» Task details
Continue the news report below on the call to free 70 percent of Nigeria's prison inmates, picking up after its final sentence.

» Excerpted passage
──────
A non-governmental organisation, Foundation for Peace Professionals, which champions advocacy for release of unsentenced prisoners in Nigeria, yesterday urged the federal government to consider the release of 70 percent of prison inmates instead of the 30 percent being proposed.
The organisation which hailed the move by the federal government to free 30 percent of Nigerian prisoners to ease the huge population of inmates in the country ‘s Correctional Service Centre said that about 70 percent of the population are awaiting trial.
It advised the Federal Ministry of Interior to increase the percentage of consideration from 30 percent to 70 percent in order to ensure a total overall of the correctional facilities, owing to the fact that more than 70 percent of inmates in the country are non-convicted prisoners.
In a statement that was issued in Ilorin, the executive director of Peacepro, AbdulRazaq Hamzat, maintained that setting the suspects who have been held in detention without trial for a long period free, is more honourable than keeping people perpetually in prison over petty offences.
──────
» Records supplied
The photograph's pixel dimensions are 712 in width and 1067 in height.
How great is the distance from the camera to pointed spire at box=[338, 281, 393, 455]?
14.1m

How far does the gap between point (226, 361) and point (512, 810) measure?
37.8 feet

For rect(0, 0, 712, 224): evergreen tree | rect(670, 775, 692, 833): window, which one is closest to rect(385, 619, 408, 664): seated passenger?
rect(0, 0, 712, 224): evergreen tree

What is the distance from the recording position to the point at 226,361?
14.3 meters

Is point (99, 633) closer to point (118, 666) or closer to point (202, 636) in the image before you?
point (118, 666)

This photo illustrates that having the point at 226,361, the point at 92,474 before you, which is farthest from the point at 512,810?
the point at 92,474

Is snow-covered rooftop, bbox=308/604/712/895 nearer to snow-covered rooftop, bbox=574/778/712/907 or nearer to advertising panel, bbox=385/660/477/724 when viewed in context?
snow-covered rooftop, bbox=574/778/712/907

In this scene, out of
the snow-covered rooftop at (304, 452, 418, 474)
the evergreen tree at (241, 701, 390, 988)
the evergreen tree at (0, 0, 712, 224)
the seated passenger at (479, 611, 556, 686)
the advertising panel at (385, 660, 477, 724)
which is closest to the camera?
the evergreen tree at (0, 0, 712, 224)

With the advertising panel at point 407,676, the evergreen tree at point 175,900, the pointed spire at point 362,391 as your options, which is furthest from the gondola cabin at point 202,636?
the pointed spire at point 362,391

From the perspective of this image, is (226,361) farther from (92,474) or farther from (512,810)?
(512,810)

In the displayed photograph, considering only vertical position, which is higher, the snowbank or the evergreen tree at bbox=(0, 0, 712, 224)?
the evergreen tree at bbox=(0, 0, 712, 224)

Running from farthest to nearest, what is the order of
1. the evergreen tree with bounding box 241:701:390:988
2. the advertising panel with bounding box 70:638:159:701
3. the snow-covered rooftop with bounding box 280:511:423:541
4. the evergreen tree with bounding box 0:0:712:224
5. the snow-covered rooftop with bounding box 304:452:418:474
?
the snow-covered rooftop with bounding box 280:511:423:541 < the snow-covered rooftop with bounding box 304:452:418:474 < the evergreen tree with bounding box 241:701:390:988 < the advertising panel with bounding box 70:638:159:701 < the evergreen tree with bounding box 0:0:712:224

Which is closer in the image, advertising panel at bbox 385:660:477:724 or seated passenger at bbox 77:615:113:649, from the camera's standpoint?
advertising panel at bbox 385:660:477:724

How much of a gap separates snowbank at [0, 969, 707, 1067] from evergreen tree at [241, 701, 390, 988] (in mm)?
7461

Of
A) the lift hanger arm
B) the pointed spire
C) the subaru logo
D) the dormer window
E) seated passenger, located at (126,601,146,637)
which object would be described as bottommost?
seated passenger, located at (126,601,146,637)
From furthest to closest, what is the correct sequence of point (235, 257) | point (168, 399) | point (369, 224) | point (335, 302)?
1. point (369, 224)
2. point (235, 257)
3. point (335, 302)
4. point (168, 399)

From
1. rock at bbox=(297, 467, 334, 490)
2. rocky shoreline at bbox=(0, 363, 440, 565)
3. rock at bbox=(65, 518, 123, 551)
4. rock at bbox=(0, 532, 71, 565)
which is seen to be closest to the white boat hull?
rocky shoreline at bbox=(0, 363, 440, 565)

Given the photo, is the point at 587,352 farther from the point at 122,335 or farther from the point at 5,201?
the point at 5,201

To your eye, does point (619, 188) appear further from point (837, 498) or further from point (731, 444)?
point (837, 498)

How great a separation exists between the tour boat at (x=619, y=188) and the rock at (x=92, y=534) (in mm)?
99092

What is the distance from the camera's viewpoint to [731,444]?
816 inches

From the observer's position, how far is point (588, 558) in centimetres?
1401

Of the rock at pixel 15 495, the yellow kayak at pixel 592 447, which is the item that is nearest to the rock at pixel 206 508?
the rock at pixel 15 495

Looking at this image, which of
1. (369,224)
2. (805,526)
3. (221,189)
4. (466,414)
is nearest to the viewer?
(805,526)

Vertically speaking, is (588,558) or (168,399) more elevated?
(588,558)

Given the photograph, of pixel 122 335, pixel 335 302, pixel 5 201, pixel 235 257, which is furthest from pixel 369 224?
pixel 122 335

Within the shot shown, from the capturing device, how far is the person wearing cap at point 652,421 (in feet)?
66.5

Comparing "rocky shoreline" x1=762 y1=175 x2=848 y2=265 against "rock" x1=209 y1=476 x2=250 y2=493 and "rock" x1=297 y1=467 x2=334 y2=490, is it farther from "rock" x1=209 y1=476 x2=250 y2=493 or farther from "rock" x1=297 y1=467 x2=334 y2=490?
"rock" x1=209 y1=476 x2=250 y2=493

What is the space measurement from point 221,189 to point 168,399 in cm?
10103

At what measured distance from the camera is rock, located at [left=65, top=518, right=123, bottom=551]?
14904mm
──────
» Final answer
He said such perpetual incarceration of unsentenced prisoners is considered “destructive incarceration” rather than “correctional incarceration”.
Hamzat had previously explained that the advocacy to end “destructive incarceration” in Nigeria is part of Peacepro’s recommendation to the federal government in the Nigeria Peace Index (NPI) report, a national replica of the renown Global Peace Index.
He said that data from the National Bureau of Statistics (NBS) had shown that over 72 percent of people in prison cells or correctional facilities across Nigeria are unsentenced prisoners, some of whom had spent over 10 years in prison, for a crime that if convicted, they would probably spend less years in jail.
Hamzat noted that, since the federal government also agree that more than 72 percent of prisoners are awaiting trial for periods longer than necessary, it is only proper to increase the percentage of prisoners in consideration for freedom from 30 percent to 70 percent.
This, Hamzat said, would help the country totally decongest the prisons, while freeing itself from the burden of holding citizens in detention without due course of justice.